Bad Behavior, Tantrums and whining, Oh My!

Well, the last couple of weeks have been tough. Little Bee has developed split personalities! In one minute she is the sweetest, kindest, most loving little girl there is. She plays and strokes my hair, gives me hugs, tells me she loves me, all the little things that sugary sweet little girls do. The next minute, oh my, a little monster is standing in front of me telling me no, sassing while pointing her finger at me and hitting me! And a few times when I have asked her if she wanted to go to the naughty seat she said, "yes!!" Yesterday (and let me preface this by saying that a friend of mine, who has a little girl just a few weeks older than Bee, said her daughter did this and I thought in my head that there is no way MY child would ever do this, well boy was I wrong) little Bee was being a little monster and not picking up her toys. I told her she was going to go to the naughty seat, so what does she do? She said "okay" and walked over and sat herself in the naughty seat!!! I thought I was going to die! Everyone keeps saying "oh, she's only 2, she doesn't know what she's saying or doing" but I am sorry folks, that child is a lot smarter than you give her credit for! All of the parenting advice I read says to stay calm, don't react to it, don't engage. Don't engage? Don't engage while the child has thrown themselves on the ground screaming "No, mommy" while all of the windows are open! Or is screaming through the grocery store because I won't let her smash the bread!
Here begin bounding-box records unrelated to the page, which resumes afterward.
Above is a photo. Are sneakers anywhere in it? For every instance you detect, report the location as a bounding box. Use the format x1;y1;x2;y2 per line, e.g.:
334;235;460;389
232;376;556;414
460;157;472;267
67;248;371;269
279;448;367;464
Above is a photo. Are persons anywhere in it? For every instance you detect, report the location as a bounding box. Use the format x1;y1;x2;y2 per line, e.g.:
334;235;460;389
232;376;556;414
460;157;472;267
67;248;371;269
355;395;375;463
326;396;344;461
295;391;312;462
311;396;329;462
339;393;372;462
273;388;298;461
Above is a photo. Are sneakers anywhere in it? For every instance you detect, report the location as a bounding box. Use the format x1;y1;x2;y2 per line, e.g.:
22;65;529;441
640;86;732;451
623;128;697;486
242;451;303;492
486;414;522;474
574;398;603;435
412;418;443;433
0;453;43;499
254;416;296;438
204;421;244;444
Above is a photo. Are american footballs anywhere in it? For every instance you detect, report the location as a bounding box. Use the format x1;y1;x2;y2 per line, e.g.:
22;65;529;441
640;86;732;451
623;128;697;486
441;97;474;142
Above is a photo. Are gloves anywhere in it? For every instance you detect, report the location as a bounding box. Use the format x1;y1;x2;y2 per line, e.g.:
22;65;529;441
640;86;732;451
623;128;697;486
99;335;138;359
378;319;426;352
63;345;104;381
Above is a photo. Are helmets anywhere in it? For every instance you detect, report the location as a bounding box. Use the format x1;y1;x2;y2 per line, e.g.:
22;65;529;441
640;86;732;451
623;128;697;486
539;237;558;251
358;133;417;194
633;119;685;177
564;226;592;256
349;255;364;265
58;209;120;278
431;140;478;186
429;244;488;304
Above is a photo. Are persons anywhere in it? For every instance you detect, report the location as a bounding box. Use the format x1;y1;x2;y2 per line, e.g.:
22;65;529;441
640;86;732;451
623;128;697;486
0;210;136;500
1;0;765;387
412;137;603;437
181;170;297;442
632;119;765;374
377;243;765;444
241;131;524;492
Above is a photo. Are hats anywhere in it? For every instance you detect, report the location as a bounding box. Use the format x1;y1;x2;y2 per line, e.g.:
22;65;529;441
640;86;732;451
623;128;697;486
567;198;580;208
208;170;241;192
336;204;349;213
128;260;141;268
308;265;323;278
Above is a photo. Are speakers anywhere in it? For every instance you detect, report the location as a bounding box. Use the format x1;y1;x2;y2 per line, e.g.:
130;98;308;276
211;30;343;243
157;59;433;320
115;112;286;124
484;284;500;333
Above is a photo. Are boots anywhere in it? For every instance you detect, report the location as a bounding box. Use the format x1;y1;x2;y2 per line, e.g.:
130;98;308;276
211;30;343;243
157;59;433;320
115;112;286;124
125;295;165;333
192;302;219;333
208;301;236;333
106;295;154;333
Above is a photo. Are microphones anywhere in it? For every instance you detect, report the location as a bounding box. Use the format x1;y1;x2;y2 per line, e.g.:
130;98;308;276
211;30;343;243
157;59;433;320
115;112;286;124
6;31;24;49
Yeah right! How am I supposed to remain sane and calm through all of that? And don't even get me started on the whining! She can not ask for anything with out whining! I do as all the reading says and say, "I can't understand whining, you need to use your big girl words" or "You need to ask mommy nicely and say please." When I try to talk to people about it I hear, yet again, "she's just a baby" or "she is still so young give her a break" Give ME a break! Sorry, but learning manners has no age limitation!!!! I just want this period to pass and to have back my sweet little helper who did anything I asked of her! Where did that child go???? I feel as though, since I have been venting, that I need to say that I love my child very much and she is frankly the reason for everything I do now! But, really, the two's is tough!! And please don't say, "You'll see, the three's are worse and so are the four's," blah, blah, blah, let me wallow in my own whining!!